HONG KONG (Dow Jones)-Hutchison Whampoa (0013.HK) is running out of time to make its US$25 billion bet on 3G technology successful. The Hong Kong conglomerate needs to quickly wean its 10 million subscribers off cheap voice calls and get them using higher-margin data services, says the author of a new report.

"What is critical is how 3G services take off in the next 18 months. The key is their positioning, whether they can achieve increasing data usage in their markets," said Adam Walkden, a telecommunications analyst at British consultancy Visiongain, who authored a 123-page report on Hutchison's 3G operations.

Hutchison has been a pioneer in the mobile-technology, building businesses in a string of countries around the world, with by far the most important being Italy and the U.K. In October, two and a half years after launch, Hutchison said it had 10 million 3G subscribers in its various markets - but at a heavy cost in terms of operating losses.

Mobile users have still not warmed to 3G, which has fast Internet connections and video calls among its features, resulting in Hutchison having to build its subscriber base through aggressive pricing on ordinary voice calls.

"In Europe they are well known for low-cost calls and not 3G services, which is really what they should be known for," said Walkden.

He forecast that in 2008 Hutchison's subscriber base will grow to 13.9 million in its nine 3G markets, which include Hong Kong, Australia and Israel. But he still expects the company's 3G operations to make an operating loss then if customer acquisition costs are factored in.

In the first half of 2005, only 23% of Hutchison's 3G revenue in six markets was derived from data services, company figures show. While Hutchison has a wealth of 3G offerings, none has emerged as a "killer application" to match text messaging, which helped enhance 2G operators' revenue, said Walkden.

But some 3G products could yet take off, helped by improved handset design and performance, which could transform the picture for Hutchison. "Music downloads and music videos could become a big thing. There are quite a lot of applications out there and nothing has taken off for them so far," said Walkden.

Even if Hutchison does find a winning-formula application, it will likely have to share the spoils with other 3G providers.

"Looking at the 3G market there isn't that much difference between the 3G offerings of Vodafone Group PLC (VOD) and Hutchison," said Walkden.

For now, Hutchison, which spent US$1.4 billion in the first half of 2005 acquiring 3G customers, will have to keep spending to expand its business. "It's difficult to see how they can continue to grow their subscriber base without continuing to offer handset subsidies," said Walkden.

The U.K., where Hutchison has 3.2 million 3G customers, remains one of its toughest markets with rising competition on cheap voice calls from virtual operators such as Virgin Mobile (VMOB.LN) and Tesco Mobile, which lease space on other companies' networks.

The intense battle for low-end customers means that 30% of Hutchison's U.K. subscribers could quit to join other networks next year, warned Walkden, causing Hutchison to work hard just to keep its subscriber numbers at current levels.

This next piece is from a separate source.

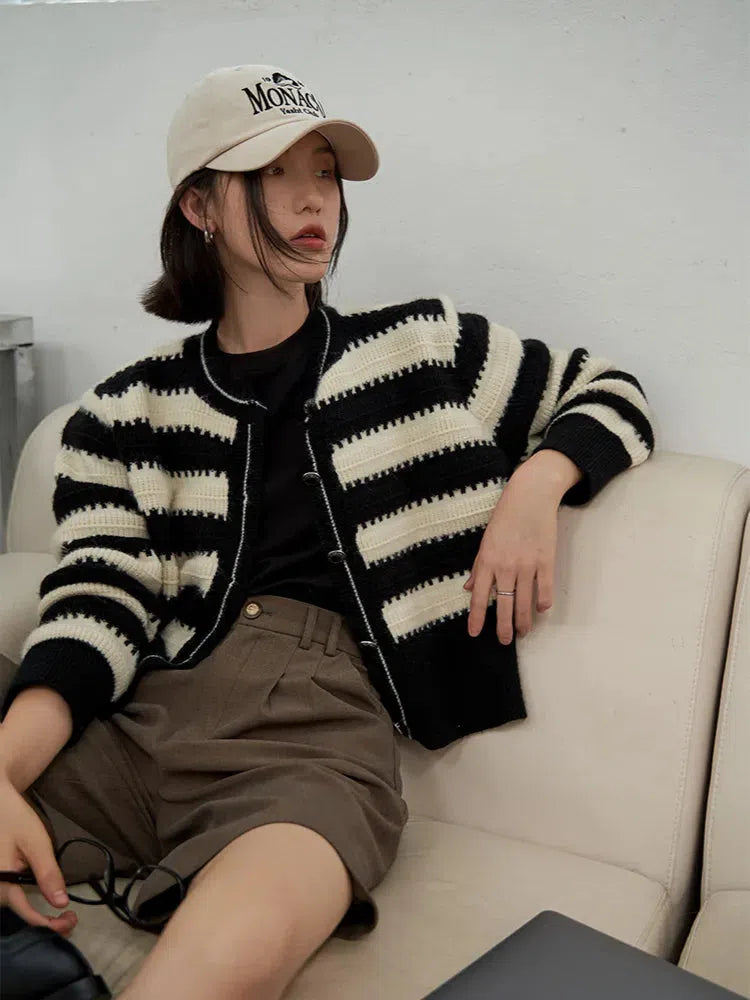 Striped Button Up Cardigan - KAYSMAR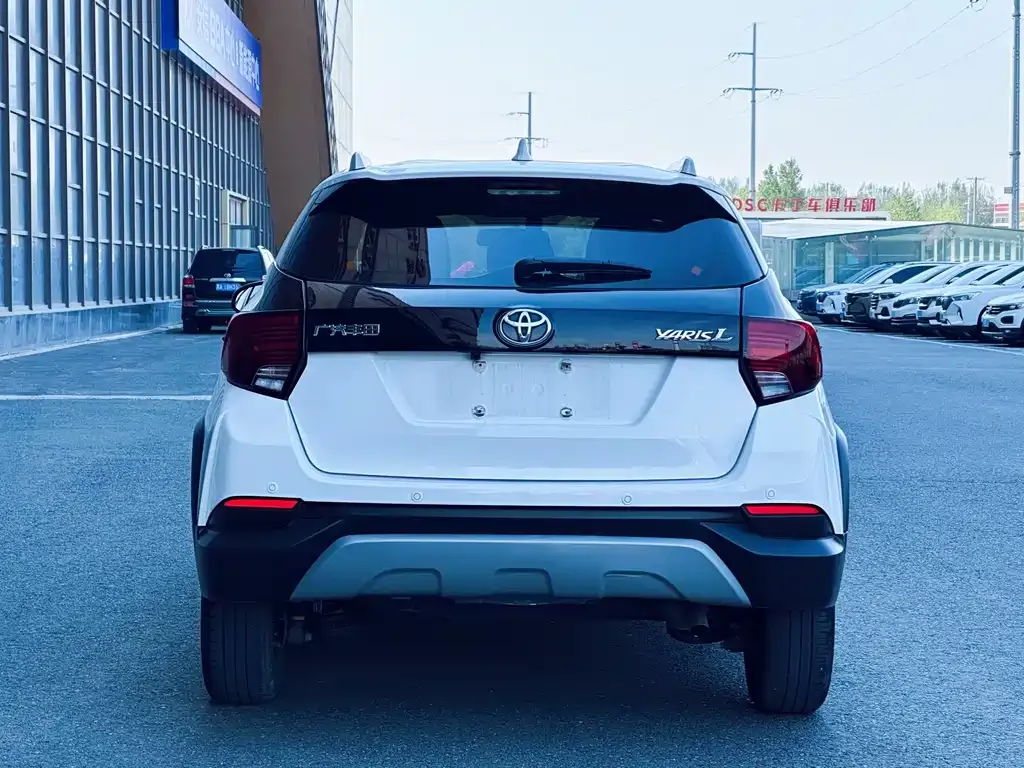 Toyota Yaris L — фото 4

Hutchison can't afford to tread water as its subscriber base in individual markets has yet to reach a financially viable scale. "A market share of 15% is being bandied around as necessary for their profitability. It doesn't look promising at the moment but it all depends on how 3G takes off."

In the U.K., Hutchison has a 5.3% market share; in Italy a 7.8% market share. In smaller markets such as Austria, Denmark and Sweden, the share is only 2-3%.

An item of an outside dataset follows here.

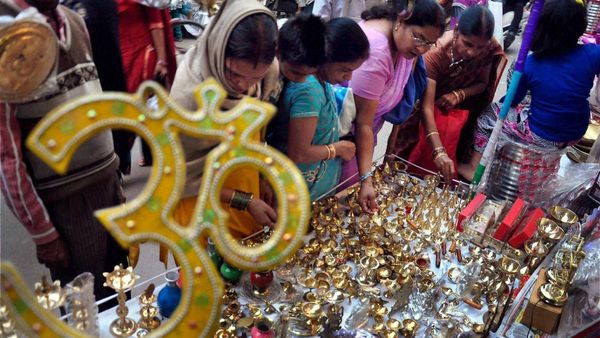 Dhanteras 2023: কুবেরের কৃপা পেতে ধনতেরাসের দিন সম্পদের দেবতাকে এগুলি দান করুন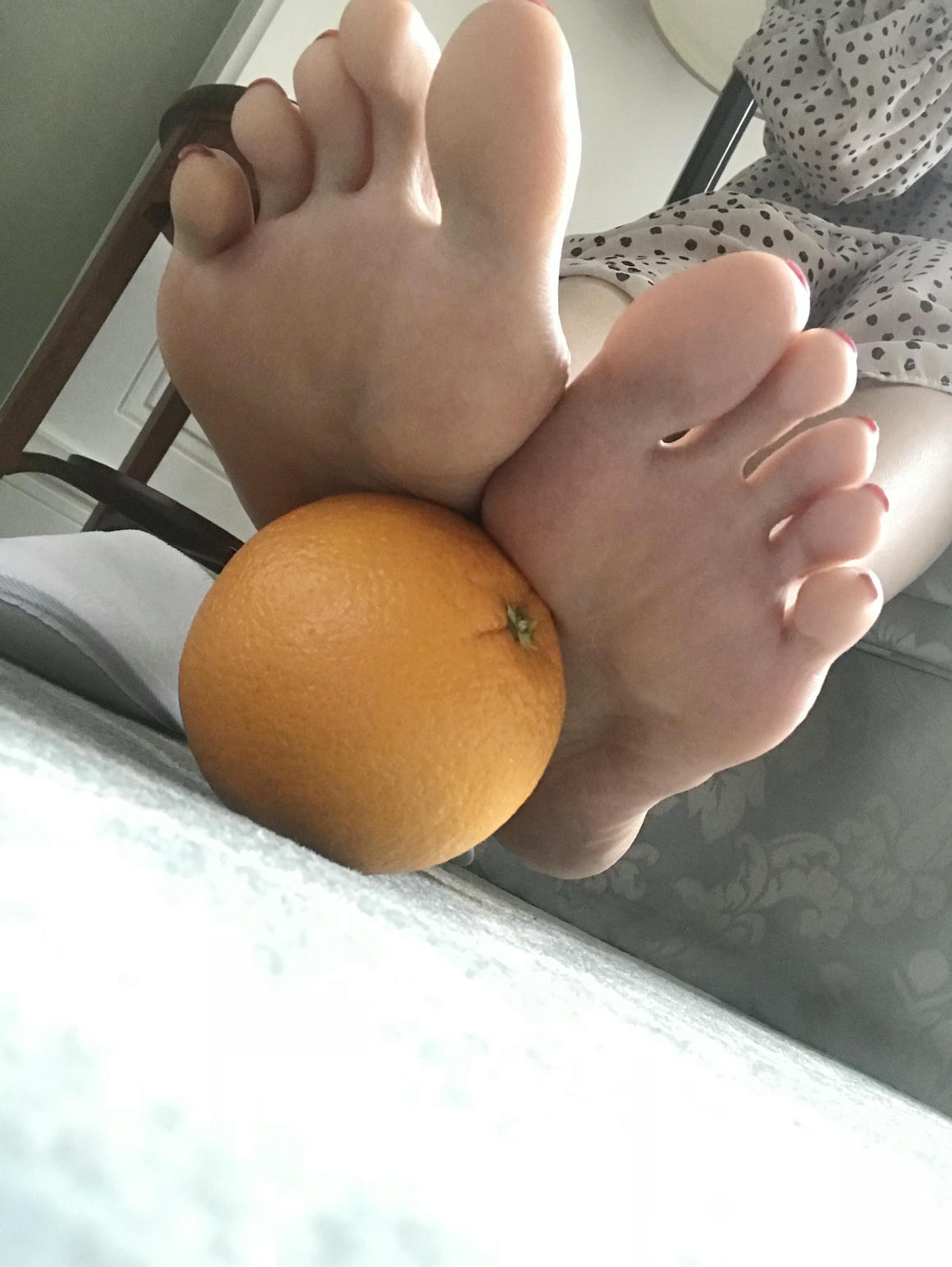 安乔乔 NO.022 酒店连衣裙 [113P+320M]_第2集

Walkden believes Hutchison may decide to sell its 3G operations in the smaller markets, such as in Sacandanavia, in a couple of years if they were still not performing well.

Hutchison recently signaled a likely delay in the listing of its Italian 3G operations from this month to the first quarter of next year, blaming regulatory hurdles.

Walkden believes that behind the scenes the delay may also be due to differences of opinion between Hutchison and its bankers on how high the spinoff could be valued when it is offered to institutional money managers.